Reverse Html Rendering
In order to get back the html representation of a web page, you may use toHtml() recursively. Here's one way to get it:
import org.htmlparser.Parser;
import org.htmlparser.util.NodeIterator;
import org.htmlparser.util.ParserException;
public class ToHtmlDemo
{
public static void main (String[] args) throws ParserException
{
Parser parser = new Parser ("http://urlIWantToParse.com");
StringBuffer html = new StringBuffer (4096);
for (NodeIterator i = parser.elements();i.hasMoreNodes();)
html.append (i.nextNode().toHtml ());
System.out.println (html);
}
}
Often, it might be desired to modify the html being reconstructed. In such a case, you must change the tag's attributes prior to calling toHtml().
For example, if the tag in question is a link tag, and you wish to modify the href, do this:
linkTag.setLink ("http://newUrlString");
linkTag.toHtml ();
This is equivalent to:
linkTag.setAttribute ("href", "http://newUrlString");
linkTag.toHtml ();
This latter would work on any tag, but few other tags have an HREF attribute according to the HTML specification.

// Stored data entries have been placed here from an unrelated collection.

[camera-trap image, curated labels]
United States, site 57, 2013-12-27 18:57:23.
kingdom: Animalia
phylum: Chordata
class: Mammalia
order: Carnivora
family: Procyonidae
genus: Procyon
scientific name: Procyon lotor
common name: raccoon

The toHtml() method applies to all nodes, not just tags. For tags it is basically a reconstruction of the tag using its attributes (at the atomic level) and its children (at the macro/composite level).

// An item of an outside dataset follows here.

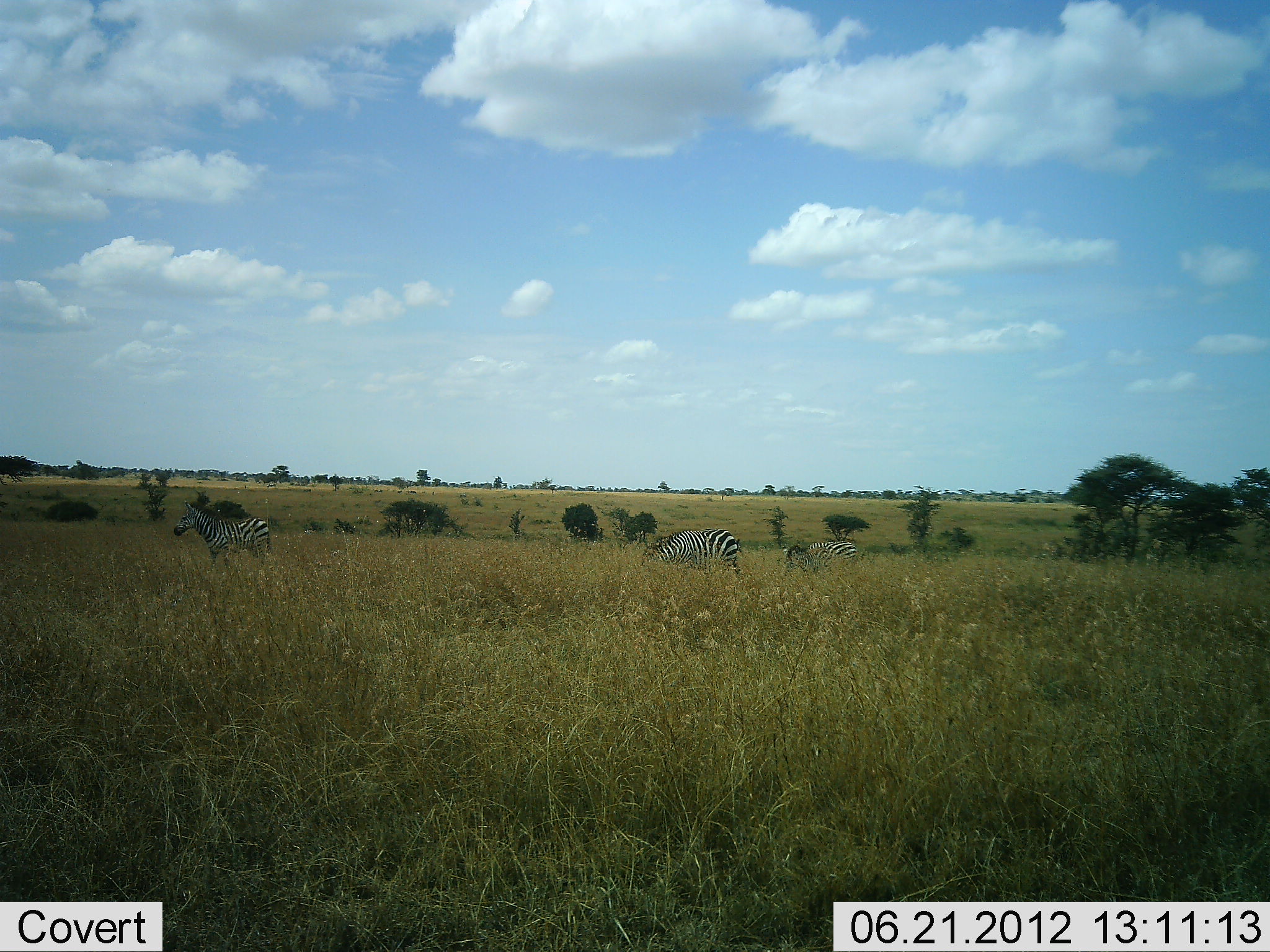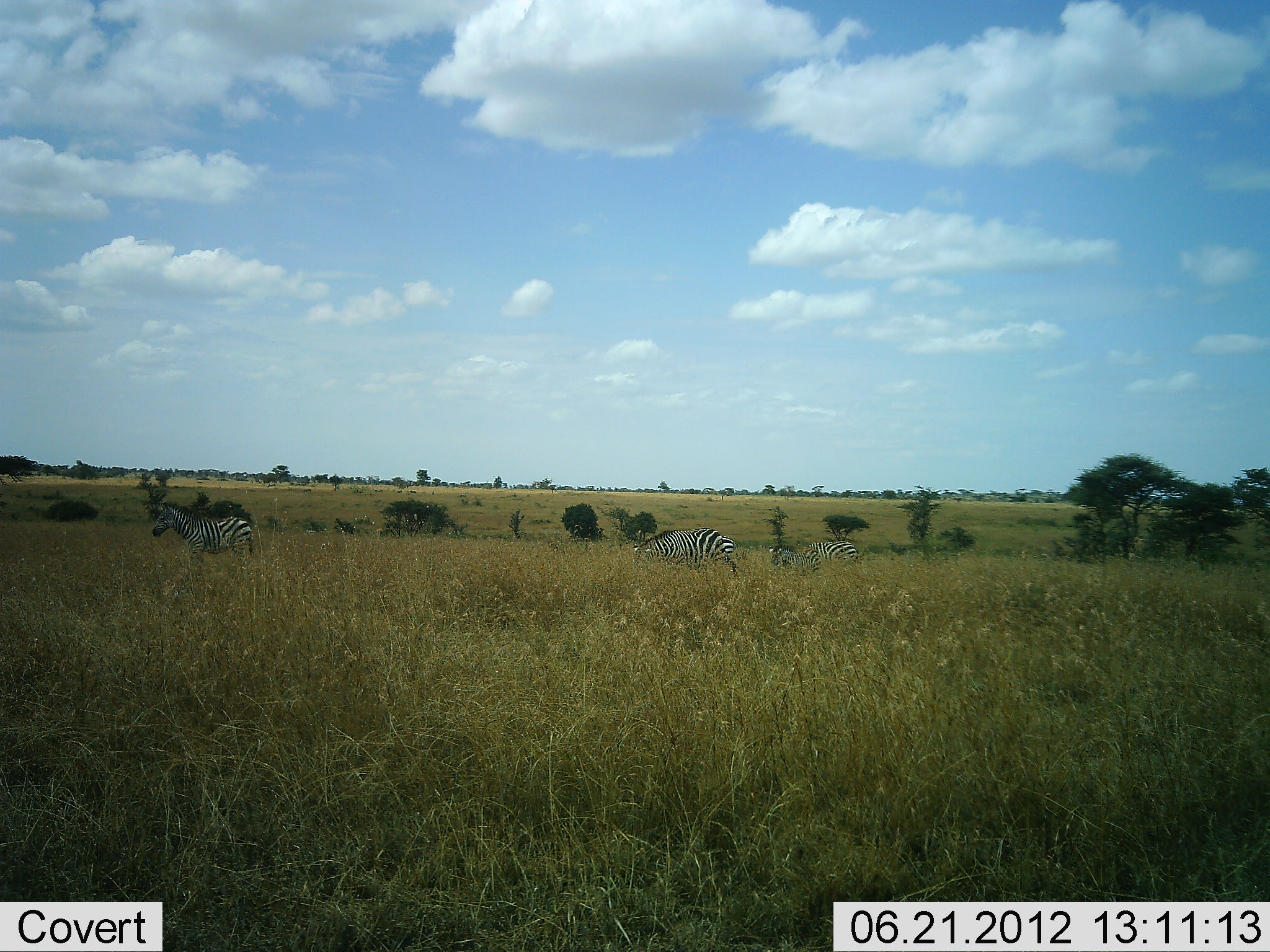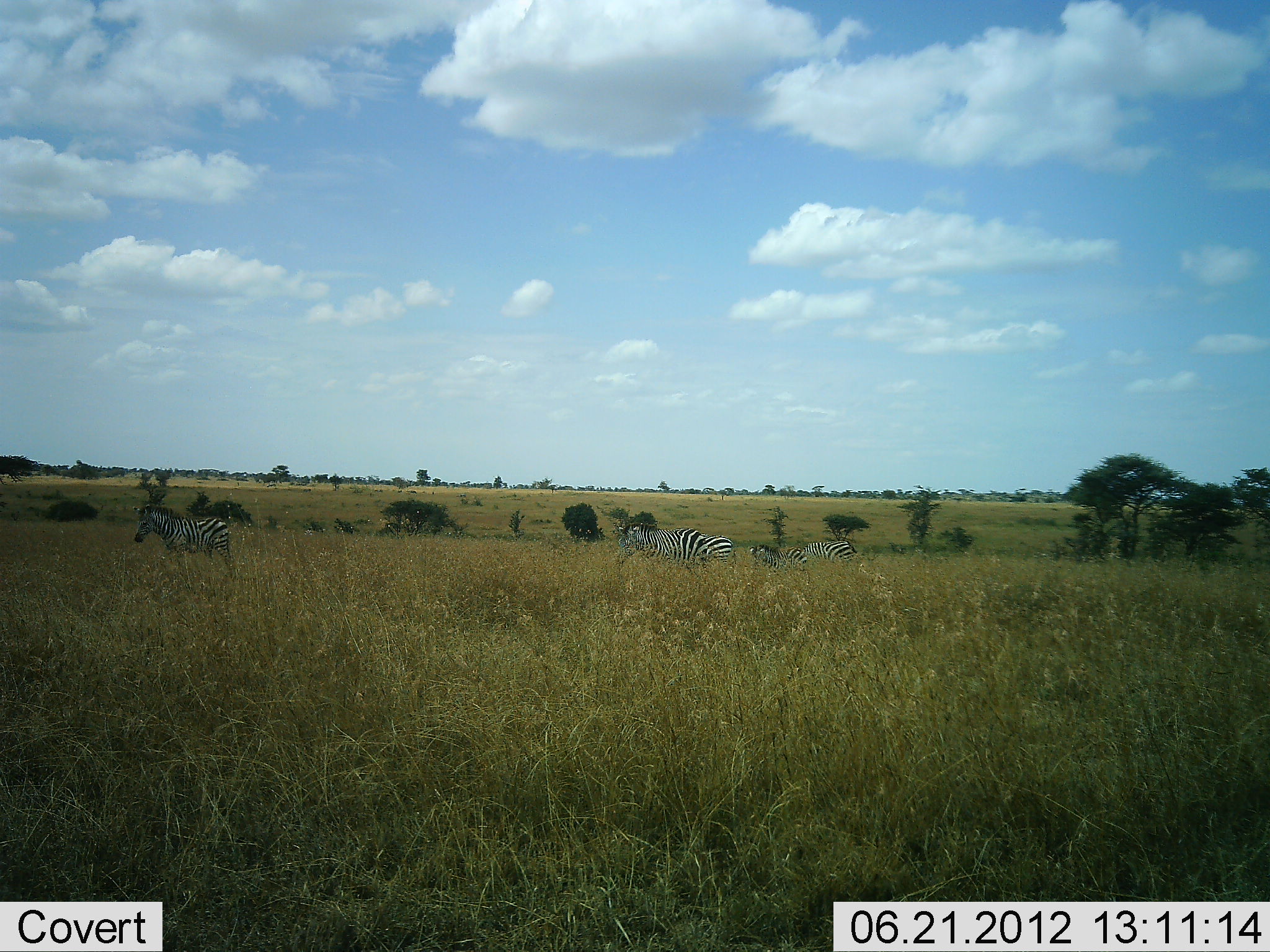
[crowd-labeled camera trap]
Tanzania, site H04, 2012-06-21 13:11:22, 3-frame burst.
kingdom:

You can also change the name of the tag like so:
tag.setTagName (newTagName);
and there are numerous ways to add, remove or change the attributes of a tag. For example, to add or change the ID attribute to "EditArea" use:
tag.setAttribute ("id", "EditArea", '"');
Whole tags can be added and removed from the list of children held by each tag. For example, to add a <P> tag at the same level as another tag:
newTag = new Tag ();
newTag.setTagName ("P");
tag.getParent ().getChildren ().add (newTag);
Be careful, getChildren () may return null for an arbitrary tag.